Plaintiff must avoid excessive repetition of the same allegations. Plaintiff must avoid narrative and storytelling. That is, the complaint should not include every detail of what happened, nor recount the details of conversations (unless necessary to establish the claim), nor give a running account of plaintiff's hopes and thoughts. Rather, the amended complaint should contain only those facts needed to show how the defendant legally wronged the plaintiff.
The amended complaint must not force the court and the defendants to guess at what is being alleged against whom. See McHenry v. Renne, 84 F.3d 1172, 1177 (9th Cir. 1996) (affirming dismissal of a complaint where the district court was "literally guessing as to what facts support the legal claims being asserted against certain defendants"). The amended complaint must not require the court to spend its time "preparing the 'short and plain statement' which Rule 8 obligated plaintiffs to submit." Id. at 1180. The amended complaint must not require the court and defendants to prepare lengthy outlines "to determine who is being sued for what." Id. at 1179.
Also, the amended complaint must not refer to a prior pleading in order to make plaintiff's amended complaint complete.
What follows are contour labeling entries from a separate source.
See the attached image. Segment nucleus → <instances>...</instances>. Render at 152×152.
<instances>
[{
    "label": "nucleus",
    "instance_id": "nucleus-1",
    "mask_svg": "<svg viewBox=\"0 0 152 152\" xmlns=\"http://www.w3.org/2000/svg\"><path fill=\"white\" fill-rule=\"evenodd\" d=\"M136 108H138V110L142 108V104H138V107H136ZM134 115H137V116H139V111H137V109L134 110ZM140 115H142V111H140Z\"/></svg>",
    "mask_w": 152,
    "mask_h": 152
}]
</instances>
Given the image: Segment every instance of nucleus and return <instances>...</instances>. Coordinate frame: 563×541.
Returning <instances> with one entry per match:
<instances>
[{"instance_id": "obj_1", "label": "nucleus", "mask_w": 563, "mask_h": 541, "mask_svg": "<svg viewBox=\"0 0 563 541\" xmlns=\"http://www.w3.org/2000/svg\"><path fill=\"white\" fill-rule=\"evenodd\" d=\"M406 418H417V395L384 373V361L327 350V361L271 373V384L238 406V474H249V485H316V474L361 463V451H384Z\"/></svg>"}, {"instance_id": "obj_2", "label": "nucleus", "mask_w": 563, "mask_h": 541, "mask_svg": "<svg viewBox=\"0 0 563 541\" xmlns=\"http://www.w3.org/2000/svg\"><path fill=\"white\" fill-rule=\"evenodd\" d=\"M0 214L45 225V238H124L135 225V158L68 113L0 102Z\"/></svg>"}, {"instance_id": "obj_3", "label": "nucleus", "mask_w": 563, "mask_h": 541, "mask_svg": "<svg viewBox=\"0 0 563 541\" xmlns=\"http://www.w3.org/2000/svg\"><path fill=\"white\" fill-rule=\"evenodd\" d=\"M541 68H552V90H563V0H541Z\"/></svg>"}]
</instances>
An amended complaint must be complete in itself without reference to any prior pleading. Eastern District of California Local Rule 220. This is because, as a general rule, an amended complaint supersedes the original complaint. See Pacific Bell Tel. Co. v. Linkline Communications, Inc., 555 U.S. 438, 456 n.4 (2009) ("[n]ormally, an amended complaint supersedes the original complaint") (citing 6 C. Wright & A. Miller, Federal Practice & Procedure § 1476, pp. 556 57 (2d ed. 1990)). Therefore, in an amended complaint, as in an original complaint, each claim and the involvement of each defendant must be sufficiently alleged. Presumably this will not be an overly difficult task for a licensed counsel.
CONCLUSION
In light of the foregoing IT IS HEEREBY ORDERED that:
1. Plaintiff Grand Sheik Love EL's request to proceed in forma pauperis (ECF No. 2) is GRANTED;
Granting this status should not be interpreted to mean that this court finds Grand Sheik EL to be a proper party plaintiff, because as discussed above he clearly is not under the current complaint. If this plaintiff cannot plead a connection to and an interest in the claims ultimately presented by the Temple he should not participate as a plaintiff in filing the amended complaint.
2. The complaint (ECF No. 1), is DISMISSED because the real party in interest cannot go forward without representation by counsel and the present complaint does not contain the short and plain statement of the claim required by Rule 8(a).
3. Plaintiff Temple shall have 45 days from the date of this order to acquire counsel and for that counsel to file an amended complaint that complies with the instructions given above. If plaintiff fails to timely comply with this order, the undersigned may recommend that this action be dismissed.
4. The Amended Complaint shall be so denoted in the caption of the document as "First Amendment Complaint."